What to produce
Copy out in full every line below that contains the word "masks".

Dataset records
⁂

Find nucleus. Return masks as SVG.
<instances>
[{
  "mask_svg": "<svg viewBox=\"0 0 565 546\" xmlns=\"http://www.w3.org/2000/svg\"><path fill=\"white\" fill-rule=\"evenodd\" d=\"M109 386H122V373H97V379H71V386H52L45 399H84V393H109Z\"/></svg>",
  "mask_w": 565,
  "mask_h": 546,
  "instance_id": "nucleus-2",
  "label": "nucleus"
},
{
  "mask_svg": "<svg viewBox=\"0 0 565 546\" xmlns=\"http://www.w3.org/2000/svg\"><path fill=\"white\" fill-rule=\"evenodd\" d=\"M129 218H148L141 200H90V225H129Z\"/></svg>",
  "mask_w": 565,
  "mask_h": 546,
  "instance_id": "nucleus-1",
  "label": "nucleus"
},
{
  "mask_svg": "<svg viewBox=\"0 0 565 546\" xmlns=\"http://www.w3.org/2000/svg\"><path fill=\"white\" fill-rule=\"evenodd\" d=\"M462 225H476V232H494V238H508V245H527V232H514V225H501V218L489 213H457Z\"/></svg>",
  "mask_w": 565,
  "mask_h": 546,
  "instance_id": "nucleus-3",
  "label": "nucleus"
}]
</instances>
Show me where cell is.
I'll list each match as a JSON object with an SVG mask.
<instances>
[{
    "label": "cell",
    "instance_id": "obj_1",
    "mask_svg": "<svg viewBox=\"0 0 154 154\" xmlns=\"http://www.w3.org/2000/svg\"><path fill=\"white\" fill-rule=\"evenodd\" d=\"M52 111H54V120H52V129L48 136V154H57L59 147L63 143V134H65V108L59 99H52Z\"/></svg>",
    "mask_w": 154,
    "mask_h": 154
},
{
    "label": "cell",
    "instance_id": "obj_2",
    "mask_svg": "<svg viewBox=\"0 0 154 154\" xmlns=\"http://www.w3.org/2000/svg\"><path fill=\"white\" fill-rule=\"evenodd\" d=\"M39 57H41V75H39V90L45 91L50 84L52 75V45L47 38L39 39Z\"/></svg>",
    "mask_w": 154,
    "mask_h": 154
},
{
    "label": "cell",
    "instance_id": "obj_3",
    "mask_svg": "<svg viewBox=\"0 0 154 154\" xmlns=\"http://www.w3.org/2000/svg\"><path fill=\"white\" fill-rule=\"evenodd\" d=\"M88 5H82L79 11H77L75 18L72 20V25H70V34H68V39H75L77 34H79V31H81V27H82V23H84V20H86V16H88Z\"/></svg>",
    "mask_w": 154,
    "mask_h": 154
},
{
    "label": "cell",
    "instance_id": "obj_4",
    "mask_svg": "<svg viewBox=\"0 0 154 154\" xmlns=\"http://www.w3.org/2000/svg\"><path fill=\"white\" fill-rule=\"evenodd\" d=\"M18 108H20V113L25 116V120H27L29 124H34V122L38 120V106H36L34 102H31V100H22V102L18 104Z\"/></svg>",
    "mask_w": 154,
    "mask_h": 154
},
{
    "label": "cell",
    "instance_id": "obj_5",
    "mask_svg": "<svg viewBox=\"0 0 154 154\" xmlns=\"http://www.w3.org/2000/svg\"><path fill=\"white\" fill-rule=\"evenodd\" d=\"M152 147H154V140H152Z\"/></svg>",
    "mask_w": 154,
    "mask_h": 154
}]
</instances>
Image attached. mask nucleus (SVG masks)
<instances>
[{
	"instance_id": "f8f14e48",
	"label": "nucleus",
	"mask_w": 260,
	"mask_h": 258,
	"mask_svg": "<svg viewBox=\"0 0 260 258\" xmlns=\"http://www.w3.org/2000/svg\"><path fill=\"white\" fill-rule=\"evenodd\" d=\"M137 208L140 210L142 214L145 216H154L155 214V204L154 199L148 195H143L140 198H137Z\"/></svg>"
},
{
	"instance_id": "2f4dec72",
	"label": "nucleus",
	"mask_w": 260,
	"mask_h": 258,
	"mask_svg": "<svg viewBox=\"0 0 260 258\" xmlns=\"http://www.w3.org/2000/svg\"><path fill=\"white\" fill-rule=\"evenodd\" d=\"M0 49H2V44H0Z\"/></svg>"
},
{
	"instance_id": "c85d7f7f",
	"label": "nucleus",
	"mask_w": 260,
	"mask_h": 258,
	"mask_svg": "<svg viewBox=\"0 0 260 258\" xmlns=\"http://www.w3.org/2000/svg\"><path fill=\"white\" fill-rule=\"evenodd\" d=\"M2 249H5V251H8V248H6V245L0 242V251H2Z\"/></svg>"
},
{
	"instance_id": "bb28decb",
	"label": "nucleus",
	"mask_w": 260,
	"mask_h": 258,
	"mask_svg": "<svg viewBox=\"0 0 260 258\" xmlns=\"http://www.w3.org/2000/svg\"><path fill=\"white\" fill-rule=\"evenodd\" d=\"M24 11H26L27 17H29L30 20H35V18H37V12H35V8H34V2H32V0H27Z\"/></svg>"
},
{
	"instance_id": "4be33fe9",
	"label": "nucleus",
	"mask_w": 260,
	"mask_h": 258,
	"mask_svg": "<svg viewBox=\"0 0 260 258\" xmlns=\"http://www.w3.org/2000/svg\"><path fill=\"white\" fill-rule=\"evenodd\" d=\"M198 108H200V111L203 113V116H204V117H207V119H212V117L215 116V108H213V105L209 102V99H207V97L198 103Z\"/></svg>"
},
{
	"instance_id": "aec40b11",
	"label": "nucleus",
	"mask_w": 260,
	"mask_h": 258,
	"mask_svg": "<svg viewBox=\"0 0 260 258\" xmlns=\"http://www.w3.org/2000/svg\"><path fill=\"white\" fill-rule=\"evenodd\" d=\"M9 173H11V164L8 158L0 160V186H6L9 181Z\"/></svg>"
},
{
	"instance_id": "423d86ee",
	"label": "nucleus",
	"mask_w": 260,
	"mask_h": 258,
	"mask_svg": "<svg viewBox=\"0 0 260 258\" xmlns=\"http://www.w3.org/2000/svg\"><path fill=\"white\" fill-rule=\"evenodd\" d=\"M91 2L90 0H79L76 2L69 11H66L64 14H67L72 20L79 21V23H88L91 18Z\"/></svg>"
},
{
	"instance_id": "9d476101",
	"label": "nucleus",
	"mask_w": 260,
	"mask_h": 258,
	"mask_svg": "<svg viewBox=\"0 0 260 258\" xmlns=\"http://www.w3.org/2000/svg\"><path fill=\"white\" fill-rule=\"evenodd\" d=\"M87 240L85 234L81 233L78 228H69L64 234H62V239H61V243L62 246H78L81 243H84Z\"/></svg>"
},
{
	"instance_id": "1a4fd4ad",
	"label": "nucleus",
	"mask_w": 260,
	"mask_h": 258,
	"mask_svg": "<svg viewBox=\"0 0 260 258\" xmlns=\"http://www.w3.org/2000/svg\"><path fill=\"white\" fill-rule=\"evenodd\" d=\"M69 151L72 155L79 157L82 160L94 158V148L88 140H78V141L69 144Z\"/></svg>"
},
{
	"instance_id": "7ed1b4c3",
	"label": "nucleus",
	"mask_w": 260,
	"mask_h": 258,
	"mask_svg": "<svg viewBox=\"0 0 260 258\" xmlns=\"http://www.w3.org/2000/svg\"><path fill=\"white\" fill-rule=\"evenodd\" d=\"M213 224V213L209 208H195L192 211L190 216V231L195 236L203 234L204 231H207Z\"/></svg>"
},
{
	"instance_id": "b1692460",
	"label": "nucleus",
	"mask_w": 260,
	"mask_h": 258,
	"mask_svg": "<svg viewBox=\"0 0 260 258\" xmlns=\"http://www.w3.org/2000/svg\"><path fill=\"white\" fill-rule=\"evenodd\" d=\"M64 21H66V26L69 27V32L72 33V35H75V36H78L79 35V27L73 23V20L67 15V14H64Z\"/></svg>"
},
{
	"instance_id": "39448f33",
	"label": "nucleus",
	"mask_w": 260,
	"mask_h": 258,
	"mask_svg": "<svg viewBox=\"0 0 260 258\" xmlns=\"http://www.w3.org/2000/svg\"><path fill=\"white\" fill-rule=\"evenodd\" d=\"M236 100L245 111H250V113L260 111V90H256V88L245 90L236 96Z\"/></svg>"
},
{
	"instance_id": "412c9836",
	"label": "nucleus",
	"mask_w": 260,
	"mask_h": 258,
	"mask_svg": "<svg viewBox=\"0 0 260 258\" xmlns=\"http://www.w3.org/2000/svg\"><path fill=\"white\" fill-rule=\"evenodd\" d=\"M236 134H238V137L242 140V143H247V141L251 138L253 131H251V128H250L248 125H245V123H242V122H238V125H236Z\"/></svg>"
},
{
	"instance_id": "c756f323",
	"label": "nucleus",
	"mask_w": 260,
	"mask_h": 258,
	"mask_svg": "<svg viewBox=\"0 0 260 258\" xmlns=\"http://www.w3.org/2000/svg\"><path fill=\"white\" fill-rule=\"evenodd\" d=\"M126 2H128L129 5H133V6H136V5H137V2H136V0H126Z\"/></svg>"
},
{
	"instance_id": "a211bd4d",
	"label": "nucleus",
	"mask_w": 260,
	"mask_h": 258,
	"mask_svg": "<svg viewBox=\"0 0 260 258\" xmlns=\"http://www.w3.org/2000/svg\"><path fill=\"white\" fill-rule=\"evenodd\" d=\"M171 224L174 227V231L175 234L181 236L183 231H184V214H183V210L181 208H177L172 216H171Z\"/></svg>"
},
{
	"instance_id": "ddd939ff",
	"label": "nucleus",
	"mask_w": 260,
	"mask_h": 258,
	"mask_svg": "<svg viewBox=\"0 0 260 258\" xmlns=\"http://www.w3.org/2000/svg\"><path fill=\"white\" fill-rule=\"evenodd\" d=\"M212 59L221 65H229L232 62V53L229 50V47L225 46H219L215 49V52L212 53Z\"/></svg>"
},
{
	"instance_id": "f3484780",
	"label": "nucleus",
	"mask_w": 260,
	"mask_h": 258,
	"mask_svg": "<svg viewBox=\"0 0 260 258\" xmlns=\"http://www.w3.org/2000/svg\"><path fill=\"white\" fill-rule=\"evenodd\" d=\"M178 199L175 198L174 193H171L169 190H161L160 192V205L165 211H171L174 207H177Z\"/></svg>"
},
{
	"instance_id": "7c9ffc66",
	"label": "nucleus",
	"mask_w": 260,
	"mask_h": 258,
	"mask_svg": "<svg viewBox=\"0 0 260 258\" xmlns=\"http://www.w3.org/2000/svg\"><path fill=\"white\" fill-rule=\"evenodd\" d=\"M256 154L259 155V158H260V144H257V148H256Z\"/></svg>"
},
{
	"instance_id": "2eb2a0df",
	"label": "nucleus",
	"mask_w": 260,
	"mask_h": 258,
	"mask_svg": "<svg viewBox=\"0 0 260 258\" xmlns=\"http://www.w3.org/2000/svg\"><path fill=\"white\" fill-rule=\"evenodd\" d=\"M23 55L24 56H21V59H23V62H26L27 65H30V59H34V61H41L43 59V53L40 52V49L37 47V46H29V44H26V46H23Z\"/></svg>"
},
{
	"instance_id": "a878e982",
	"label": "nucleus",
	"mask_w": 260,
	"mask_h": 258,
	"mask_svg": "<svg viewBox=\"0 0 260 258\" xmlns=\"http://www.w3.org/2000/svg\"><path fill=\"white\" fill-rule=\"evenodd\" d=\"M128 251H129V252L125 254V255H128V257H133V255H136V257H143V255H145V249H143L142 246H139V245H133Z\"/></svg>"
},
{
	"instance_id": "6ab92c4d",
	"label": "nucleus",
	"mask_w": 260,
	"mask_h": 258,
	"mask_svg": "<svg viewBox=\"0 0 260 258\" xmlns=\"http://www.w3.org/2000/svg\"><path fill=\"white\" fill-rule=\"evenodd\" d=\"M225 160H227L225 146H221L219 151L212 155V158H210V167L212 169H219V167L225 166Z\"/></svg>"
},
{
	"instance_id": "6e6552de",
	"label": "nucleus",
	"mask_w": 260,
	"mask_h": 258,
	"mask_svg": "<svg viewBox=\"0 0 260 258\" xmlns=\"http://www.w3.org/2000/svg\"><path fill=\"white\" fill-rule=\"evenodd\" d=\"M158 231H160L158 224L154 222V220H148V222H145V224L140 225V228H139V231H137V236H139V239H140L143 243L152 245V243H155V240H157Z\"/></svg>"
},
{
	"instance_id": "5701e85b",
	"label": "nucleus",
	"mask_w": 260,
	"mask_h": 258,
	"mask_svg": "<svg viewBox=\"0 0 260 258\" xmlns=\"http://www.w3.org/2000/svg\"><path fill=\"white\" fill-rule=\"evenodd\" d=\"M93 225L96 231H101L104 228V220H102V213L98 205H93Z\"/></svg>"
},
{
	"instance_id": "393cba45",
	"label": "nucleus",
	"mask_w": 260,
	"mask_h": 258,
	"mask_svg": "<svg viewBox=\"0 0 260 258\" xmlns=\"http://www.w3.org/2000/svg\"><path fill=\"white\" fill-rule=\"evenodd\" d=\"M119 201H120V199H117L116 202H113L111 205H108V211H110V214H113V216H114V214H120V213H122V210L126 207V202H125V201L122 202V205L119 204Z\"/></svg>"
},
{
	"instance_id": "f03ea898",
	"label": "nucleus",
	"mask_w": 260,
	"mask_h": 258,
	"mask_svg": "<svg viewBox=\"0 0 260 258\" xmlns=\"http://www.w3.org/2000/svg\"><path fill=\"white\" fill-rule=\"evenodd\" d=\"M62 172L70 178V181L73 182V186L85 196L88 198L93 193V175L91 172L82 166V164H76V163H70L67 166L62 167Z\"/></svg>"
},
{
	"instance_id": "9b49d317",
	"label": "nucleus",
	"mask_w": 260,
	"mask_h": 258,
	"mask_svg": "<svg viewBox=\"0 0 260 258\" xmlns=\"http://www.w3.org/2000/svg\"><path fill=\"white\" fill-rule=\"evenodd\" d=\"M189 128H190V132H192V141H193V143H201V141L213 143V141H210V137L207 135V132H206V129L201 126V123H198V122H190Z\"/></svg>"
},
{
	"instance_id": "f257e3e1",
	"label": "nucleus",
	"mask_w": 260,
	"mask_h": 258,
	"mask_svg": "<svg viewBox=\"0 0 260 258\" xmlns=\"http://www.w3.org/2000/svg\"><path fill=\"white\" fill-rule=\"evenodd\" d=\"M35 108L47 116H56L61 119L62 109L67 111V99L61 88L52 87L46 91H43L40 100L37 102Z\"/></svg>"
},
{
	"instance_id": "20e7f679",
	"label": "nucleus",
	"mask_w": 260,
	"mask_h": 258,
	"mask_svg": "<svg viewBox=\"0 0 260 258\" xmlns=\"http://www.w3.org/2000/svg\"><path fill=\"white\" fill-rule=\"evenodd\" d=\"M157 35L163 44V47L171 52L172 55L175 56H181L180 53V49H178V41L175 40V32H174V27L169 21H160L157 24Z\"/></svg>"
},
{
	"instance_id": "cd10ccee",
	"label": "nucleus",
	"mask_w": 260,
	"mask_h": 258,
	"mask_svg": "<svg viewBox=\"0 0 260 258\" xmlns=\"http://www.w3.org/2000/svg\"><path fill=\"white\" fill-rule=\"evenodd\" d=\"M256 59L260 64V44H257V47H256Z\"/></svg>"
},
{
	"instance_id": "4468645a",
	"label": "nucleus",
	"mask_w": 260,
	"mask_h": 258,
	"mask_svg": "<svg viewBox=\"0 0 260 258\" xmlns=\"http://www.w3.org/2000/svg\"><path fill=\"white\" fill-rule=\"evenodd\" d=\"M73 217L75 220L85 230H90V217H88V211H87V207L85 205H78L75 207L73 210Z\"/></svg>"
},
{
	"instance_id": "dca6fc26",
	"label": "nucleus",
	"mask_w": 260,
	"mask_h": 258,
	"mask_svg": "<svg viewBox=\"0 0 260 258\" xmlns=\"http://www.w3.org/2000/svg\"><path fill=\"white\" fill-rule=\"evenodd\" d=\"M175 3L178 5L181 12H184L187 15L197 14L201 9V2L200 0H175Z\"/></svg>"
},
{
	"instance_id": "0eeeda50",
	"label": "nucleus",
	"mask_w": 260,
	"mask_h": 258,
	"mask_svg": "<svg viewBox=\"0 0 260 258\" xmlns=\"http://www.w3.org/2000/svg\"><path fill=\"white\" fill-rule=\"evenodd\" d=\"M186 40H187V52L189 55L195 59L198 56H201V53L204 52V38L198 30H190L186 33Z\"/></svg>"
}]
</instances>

⁂

Task result
Find nucleus. Return masks as SVG.
Image attached. mask nucleus (SVG masks)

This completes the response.